WORK TO COMPLETE: Return the entries below word for word; no images should appear in the copy.

━━━━

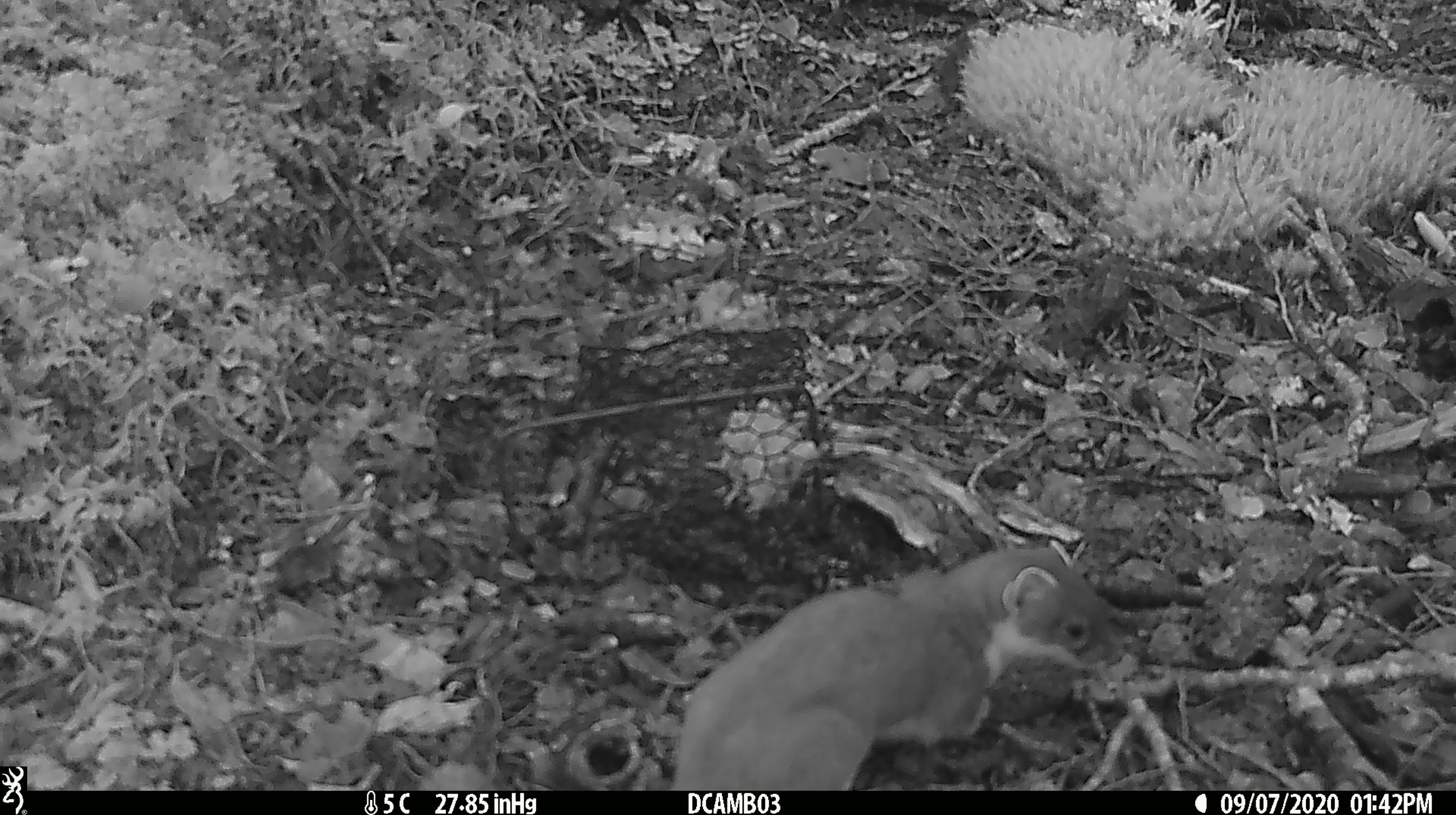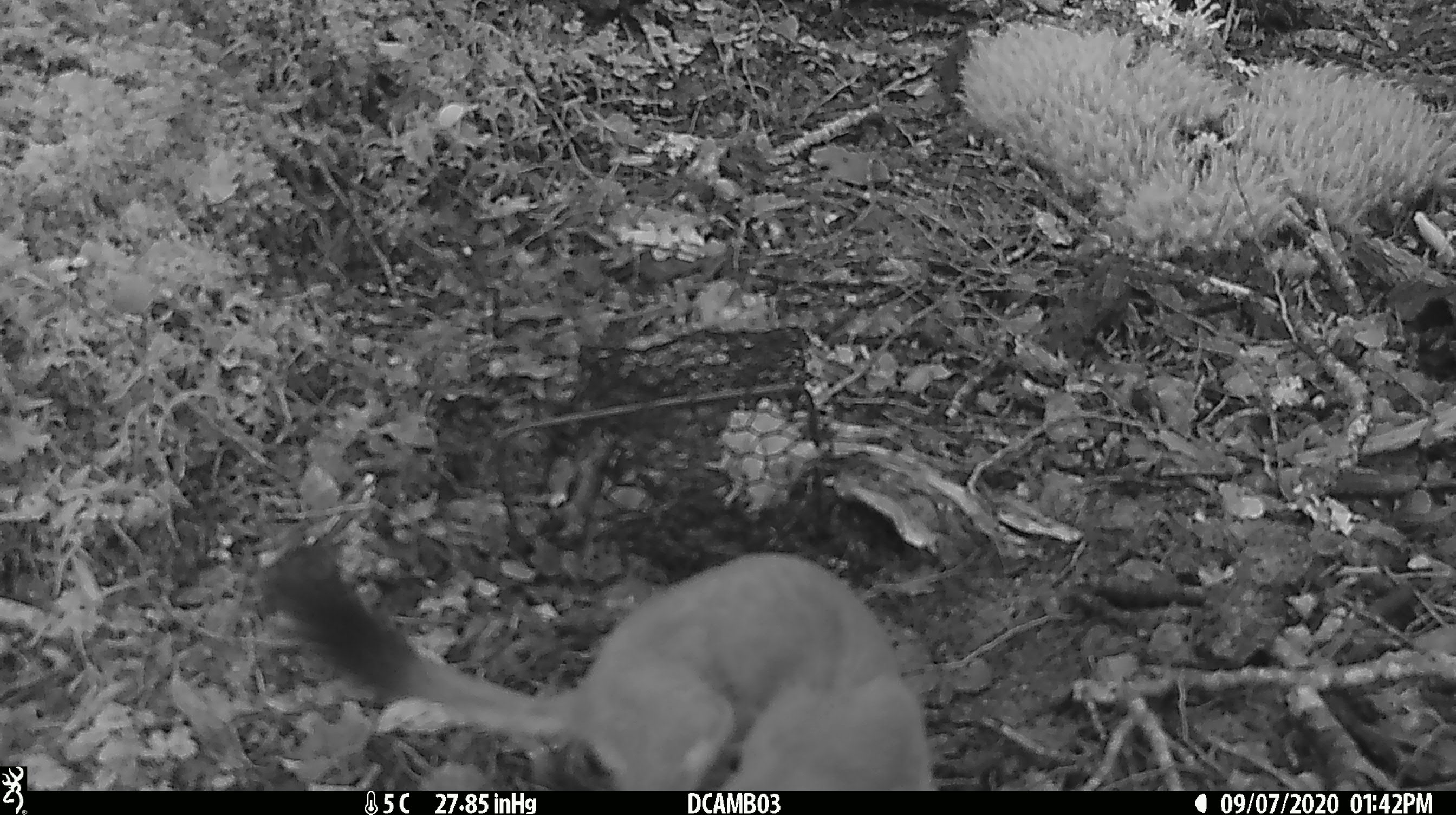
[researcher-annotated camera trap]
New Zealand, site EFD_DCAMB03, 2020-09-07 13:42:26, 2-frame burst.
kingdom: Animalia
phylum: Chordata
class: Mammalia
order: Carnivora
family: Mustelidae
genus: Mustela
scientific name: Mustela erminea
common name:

━━━━

RESULT FOR THIS TASK:
[researcher-annotated camera trap]
New Zealand, site EFD_DCAMB03, 2020-09-07 13:42:26, 2-frame burst.
kingdom: Animalia
phylum: Chordata
class: Mammalia
order: Carnivora
family: Mustelidae
genus: Mustela
scientific name: Mustela erminea
common name:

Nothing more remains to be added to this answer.